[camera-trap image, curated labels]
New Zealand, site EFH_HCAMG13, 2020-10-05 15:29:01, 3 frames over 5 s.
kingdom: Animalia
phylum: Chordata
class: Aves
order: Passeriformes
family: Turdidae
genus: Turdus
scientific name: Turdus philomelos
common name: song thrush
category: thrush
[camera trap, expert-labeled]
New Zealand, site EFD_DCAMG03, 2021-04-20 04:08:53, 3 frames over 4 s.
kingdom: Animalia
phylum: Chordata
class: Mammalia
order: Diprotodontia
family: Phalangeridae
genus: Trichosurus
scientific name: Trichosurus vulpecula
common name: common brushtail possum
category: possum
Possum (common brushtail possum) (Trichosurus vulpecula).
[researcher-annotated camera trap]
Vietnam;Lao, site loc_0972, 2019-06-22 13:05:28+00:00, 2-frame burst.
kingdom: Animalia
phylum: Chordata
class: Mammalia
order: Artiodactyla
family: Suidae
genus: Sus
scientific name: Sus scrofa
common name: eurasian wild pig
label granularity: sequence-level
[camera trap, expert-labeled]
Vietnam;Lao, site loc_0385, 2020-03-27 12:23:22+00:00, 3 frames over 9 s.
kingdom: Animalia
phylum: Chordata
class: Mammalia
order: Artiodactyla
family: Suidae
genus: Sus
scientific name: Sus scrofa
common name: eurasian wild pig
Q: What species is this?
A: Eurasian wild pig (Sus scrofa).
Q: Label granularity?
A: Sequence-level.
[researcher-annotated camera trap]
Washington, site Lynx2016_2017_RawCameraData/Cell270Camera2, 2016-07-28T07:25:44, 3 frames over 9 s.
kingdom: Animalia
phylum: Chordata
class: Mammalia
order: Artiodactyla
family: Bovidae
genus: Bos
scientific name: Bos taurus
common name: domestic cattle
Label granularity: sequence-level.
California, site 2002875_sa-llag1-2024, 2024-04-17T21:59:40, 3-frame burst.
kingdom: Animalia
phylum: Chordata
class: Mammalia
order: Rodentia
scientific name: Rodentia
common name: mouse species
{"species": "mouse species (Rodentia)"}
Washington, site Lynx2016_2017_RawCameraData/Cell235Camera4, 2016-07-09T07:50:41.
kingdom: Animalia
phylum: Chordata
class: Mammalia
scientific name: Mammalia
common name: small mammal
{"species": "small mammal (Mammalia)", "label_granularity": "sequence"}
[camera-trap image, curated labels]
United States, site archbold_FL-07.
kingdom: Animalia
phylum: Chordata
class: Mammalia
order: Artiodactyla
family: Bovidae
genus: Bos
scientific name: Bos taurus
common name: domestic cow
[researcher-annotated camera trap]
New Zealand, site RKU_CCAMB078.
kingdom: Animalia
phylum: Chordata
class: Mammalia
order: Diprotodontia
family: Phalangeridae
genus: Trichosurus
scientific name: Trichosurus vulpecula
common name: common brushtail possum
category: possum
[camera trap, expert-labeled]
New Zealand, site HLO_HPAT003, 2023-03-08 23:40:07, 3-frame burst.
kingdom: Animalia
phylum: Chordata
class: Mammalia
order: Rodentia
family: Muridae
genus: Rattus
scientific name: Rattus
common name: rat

• Problem details:
Copy every line above without changes.

• Result for this task:
[camera-trap image, curated labels]
New Zealand, site EFH_HCAMG13, 2020-10-05 15:29:01, 3 frames over 5 s.
kingdom: Animalia
phylum: Chordata
class: Aves
order: Passeriformes
family: Turdidae
genus: Turdus
scientific name: Turdus philomelos
common name: song thrush
category: thrush
[camera trap, expert-labeled]
New Zealand, site EFD_DCAMG03, 2021-04-20 04:08:53, 3 frames over 4 s.
kingdom: Animalia
phylum: Chordata
class: Mammalia
order: Diprotodontia
family: Phalangeridae
genus: Trichosurus
scientific name: Trichosurus vulpecula
common name: common brushtail possum
category: possum
Possum (common brushtail possum) (Trichosurus vulpecula).
[researcher-annotated camera trap]
Vietnam;Lao, site loc_0972, 2019-06-22 13:05:28+00:00, 2-frame burst.
kingdom: Animalia
phylum: Chordata
class: Mammalia
order: Artiodactyla
family: Suidae
genus: Sus
scientific name: Sus scrofa
common name: eurasian wild pig
label granularity: sequence-level
[camera trap, expert-labeled]
Vietnam;Lao, site loc_0385, 2020-03-27 12:23:22+00:00, 3 frames over 9 s.
kingdom: Animalia
phylum: Chordata
class: Mammalia
order: Artiodactyla
family: Suidae
genus: Sus
scientific name: Sus scrofa
common name: eurasian wild pig
Q: What species is this?
A: Eurasian wild pig (Sus scrofa).
Q: Label granularity?
A: Sequence-level.
[researcher-annotated camera trap]
Washington, site Lynx2016_2017_RawCameraData/Cell270Camera2, 2016-07-28T07:25:44, 3 frames over 9 s.
kingdom: Animalia
phylum: Chordata
class: Mammalia
order: Artiodactyla
family: Bovidae
genus: Bos
scientific name: Bos taurus
common name: domestic cattle
Label granularity: sequence-level.
California, site 2002875_sa-llag1-2024, 2024-04-17T21:59:40, 3-frame burst.
kingdom: Animalia
phylum: Chordata
class: Mammalia
order: Rodentia
scientific name: Rodentia
common name: mouse species
{"species": "mouse species (Rodentia)"}
Washington, site Lynx2016_2017_RawCameraData/Cell235Camera4, 2016-07-09T07:50:41.
kingdom: Animalia
phylum: Chordata
class: Mammalia
scientific name: Mammalia
common name: small mammal
{"species": "small mammal (Mammalia)", "label_granularity": "sequence"}
[camera-trap image, curated labels]
United States, site archbold_FL-07.
kingdom: Animalia
phylum: Chordata
class: Mammalia
order: Artiodactyla
family: Bovidae
genus: Bos
scientific name: Bos taurus
common name: domestic cow
[researcher-annotated camera trap]
New Zealand, site RKU_CCAMB078.
kingdom: Animalia
phylum: Chordata
class: Mammalia
order: Diprotodontia
family: Phalangeridae
genus: Trichosurus
scientific name: Trichosurus vulpecula
common name: common brushtail possum
category: possum
[camera trap, expert-labeled]
New Zealand, site HLO_HPAT003, 2023-03-08 23:40:07, 3-frame burst.
kingdom: Animalia
phylum: Chordata
class: Mammalia
order: Rodentia
family: Muridae
genus: Rattus
scientific name: Rattus
common name: rat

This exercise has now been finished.